The reports of improved sales have been distorted by both unprecedented population shifts and the historic downturn during the lockdown last year.
In the first quarter of 2020, retail sales of consumer goods plunged 19 percent, according to MOC data.
But China's official media appear to be intent on finding a positive economic outcome from the massive disruptions caused by the pandemic, said Derek Scissors, an Asia economist and resident scholar at the American Enterprise Institute in Washington.
"This year, the cancellation of the Spring Festival is said to be positive for sales, demand and the economy. And next year, the return of the Spring Festival will be said to be positive for sales, demand and the economy," Scissors said.

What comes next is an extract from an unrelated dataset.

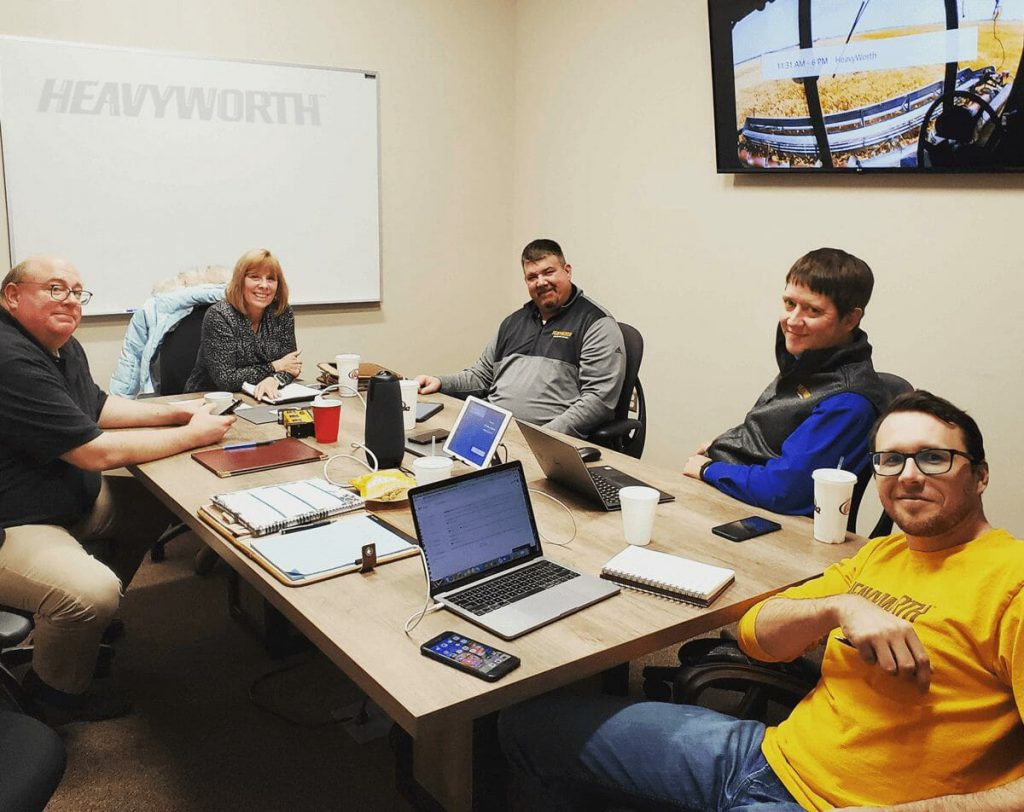 The HeavyWorth team at a conference table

Even before the extraordinary dislocations affecting the migrant workforce for the second year in a row, the official statistics on retail sales and demand were seen as unreliable.
"Long before COVID, these results were all manipulated. They identify peak demand from the current year and deliberately do not compare it to peak demand from the previous year," said Scissors.
Last year's weakness in sales, consumption and demand has cast doubt on the NBS estimate that China's gross domestic product rose 2.3 percent in 2020.
Scissors suspects that GDP in the first quarter of 2020 fell even further than the record 6.8 percent that the NBS reported last year.
"Regardless, the first quarter of 2021 is going to show strong economic performance across the board, including consumption. The main question is will they compare to true first-quarter 2020 data or the fake data that they published," he said.